▶ [PROBLEM TO WORK ON] In the lines below, output everything from the first line through the line containing "scientific name: Rattus" exactly as it is. Pictures are not part of the output.

▶ [DATASET RECORDS]
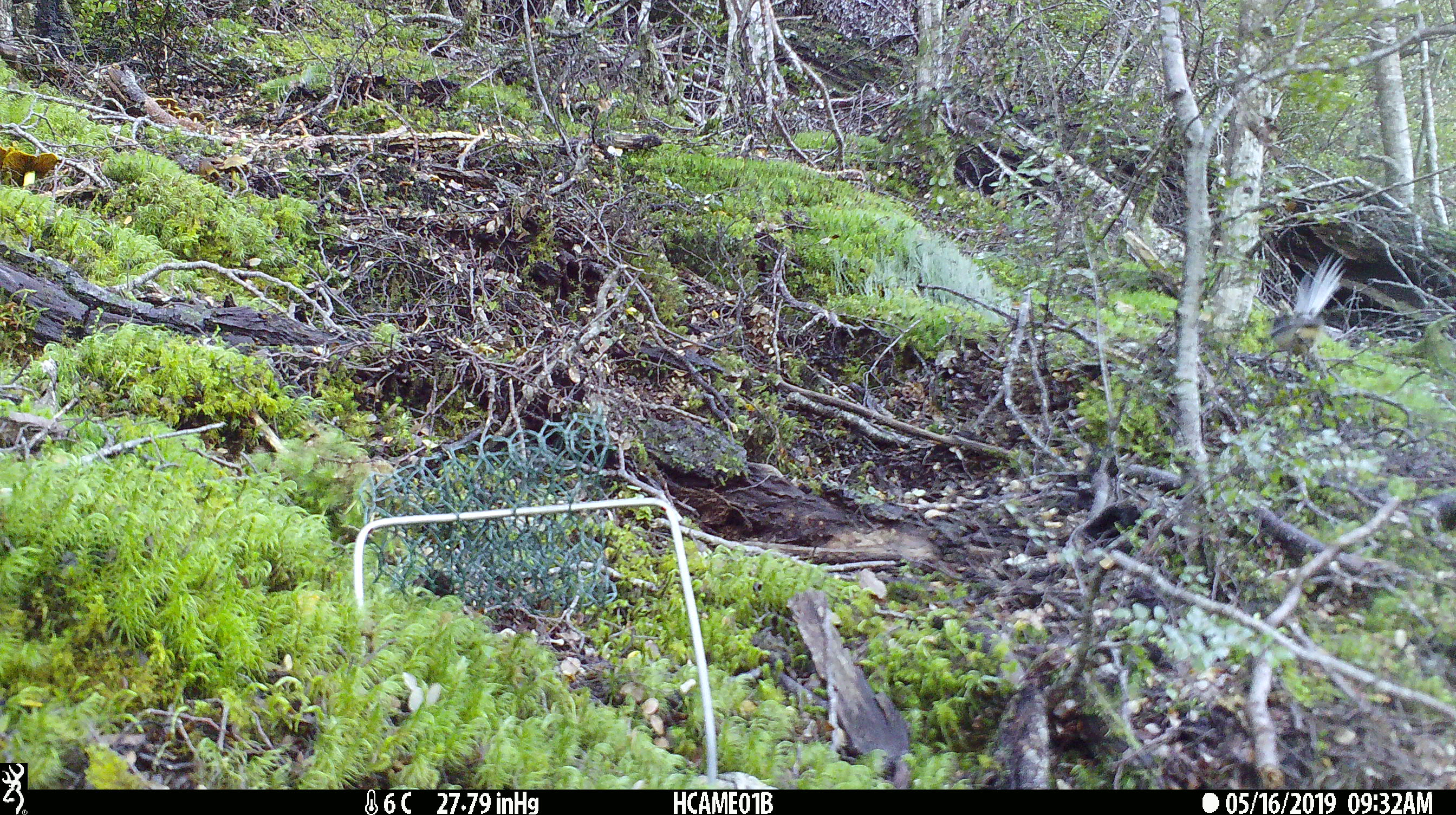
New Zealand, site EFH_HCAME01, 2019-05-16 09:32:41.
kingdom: Animalia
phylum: Chordata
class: Aves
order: Passeriformes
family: Rhipiduridae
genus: Rhipidura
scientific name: Rhipidura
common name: fantails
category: fantail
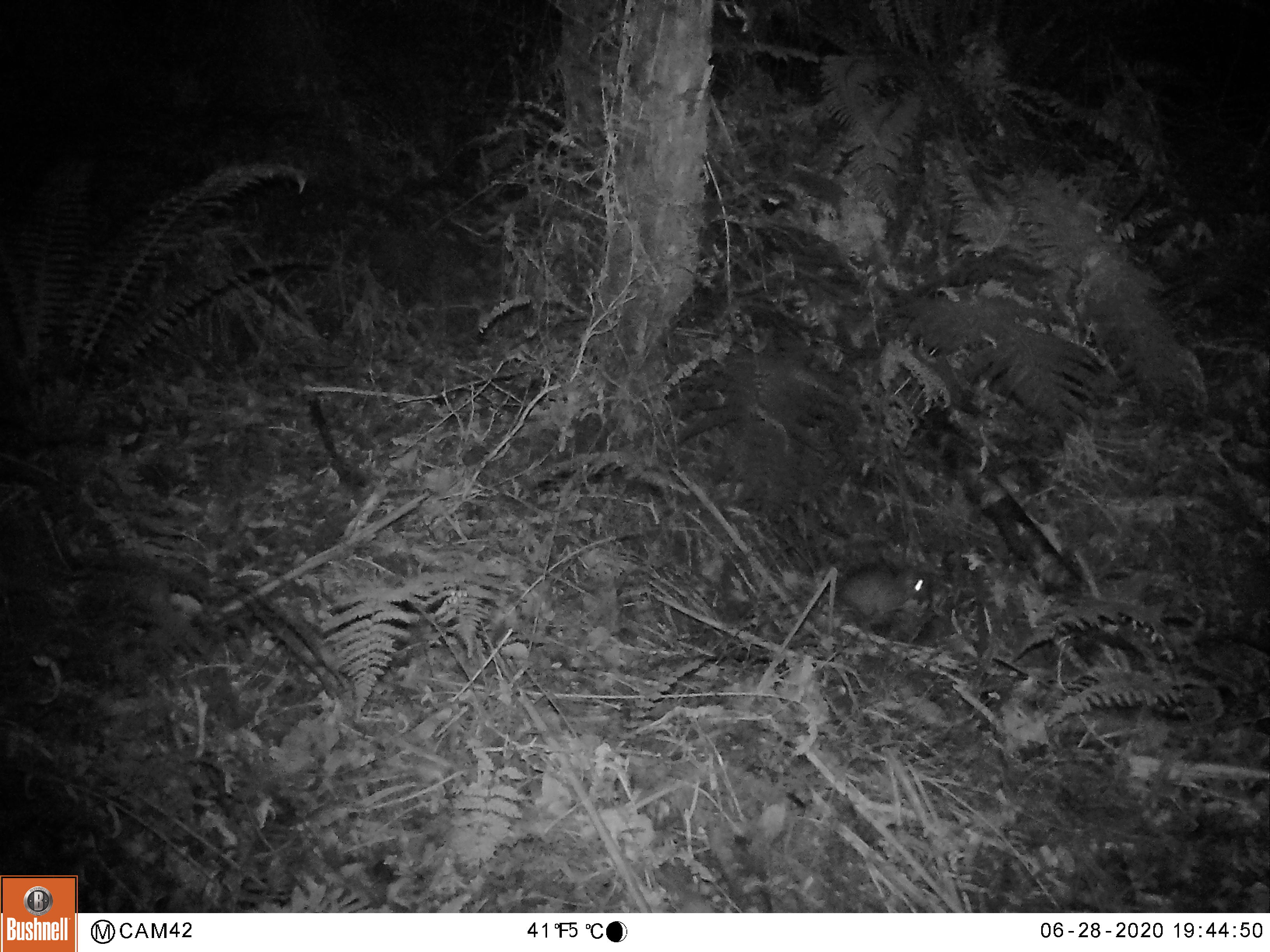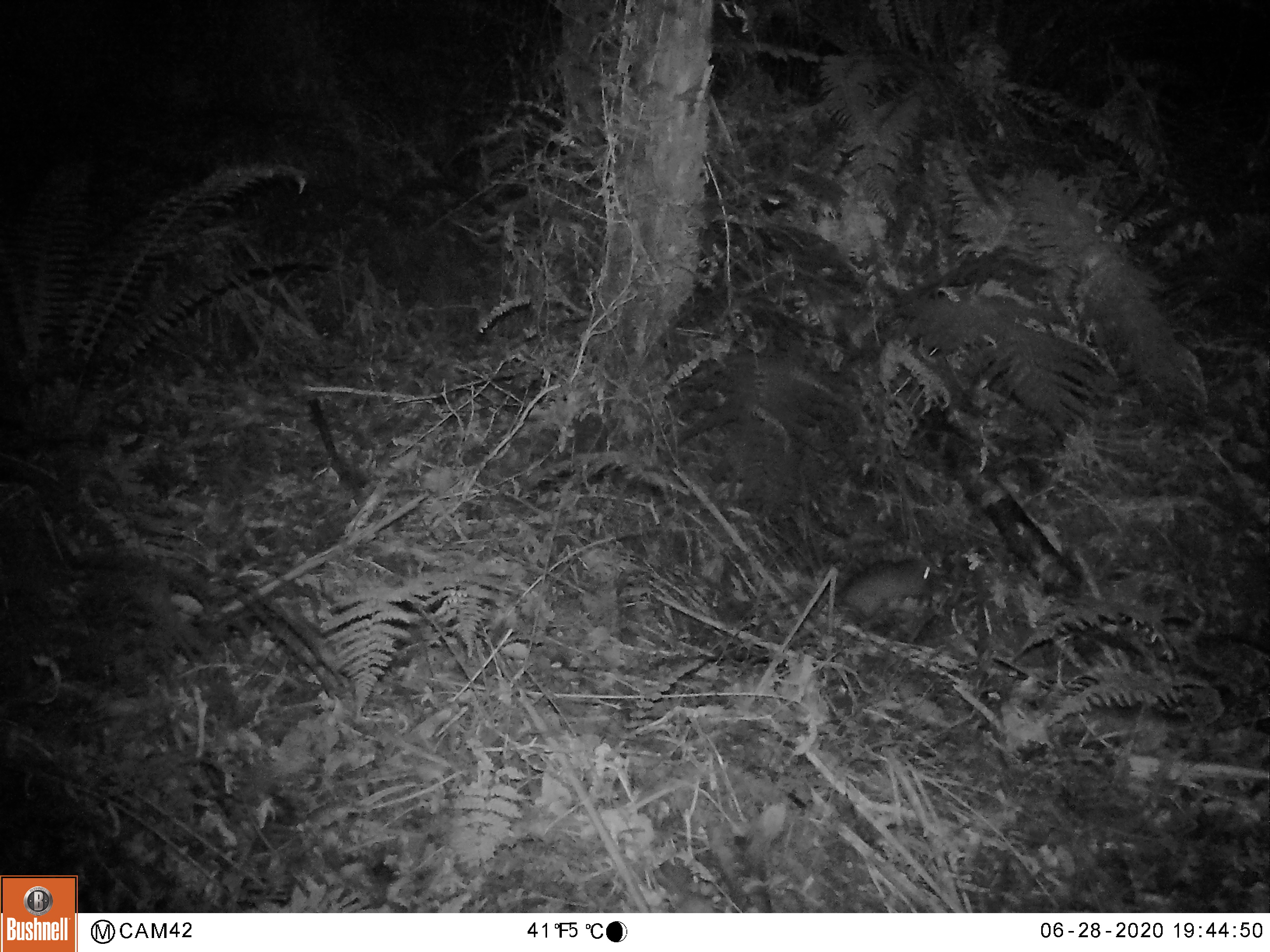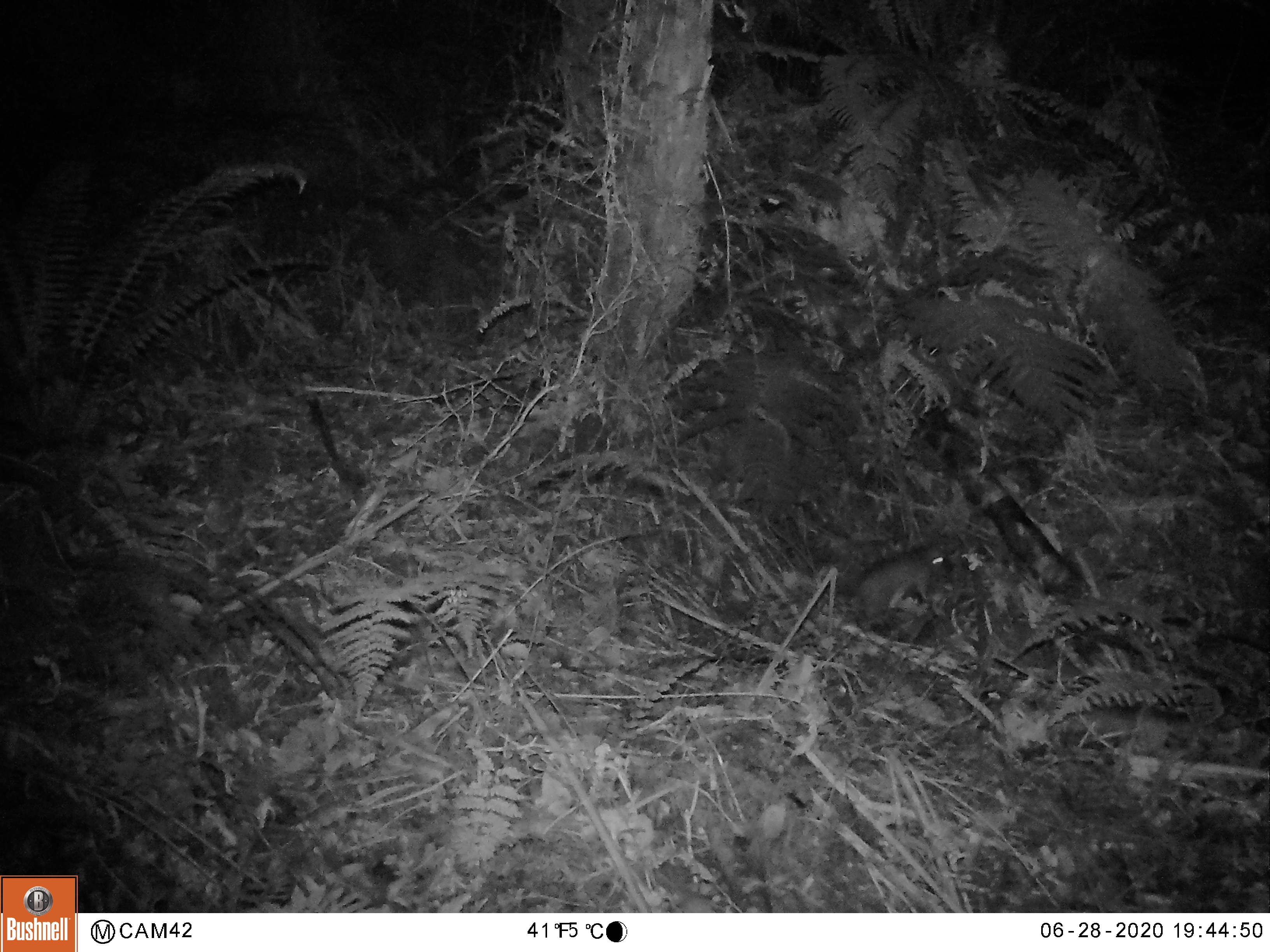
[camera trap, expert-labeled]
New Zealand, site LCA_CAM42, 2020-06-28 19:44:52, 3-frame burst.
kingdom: Animalia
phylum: Chordata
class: Mammalia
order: Rodentia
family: Muridae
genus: Rattus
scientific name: Rattus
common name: rat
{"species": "rat (Rattus)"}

▶ [ANSWER BOX]
New Zealand, site EFH_HCAME01, 2019-05-16 09:32:41.
kingdom: Animalia
phylum: Chordata
class: Aves
order: Passeriformes
family: Rhipiduridae
genus: Rhipidura
scientific name: Rhipidura
common name: fantails
category: fantail
[camera trap, expert-labeled]
New Zealand, site LCA_CAM42, 2020-06-28 19:44:52, 3-frame burst.
kingdom: Animalia
phylum: Chordata
class: Mammalia
order: Rodentia
family: Muridae
genus: Rattus
scientific name: Rattus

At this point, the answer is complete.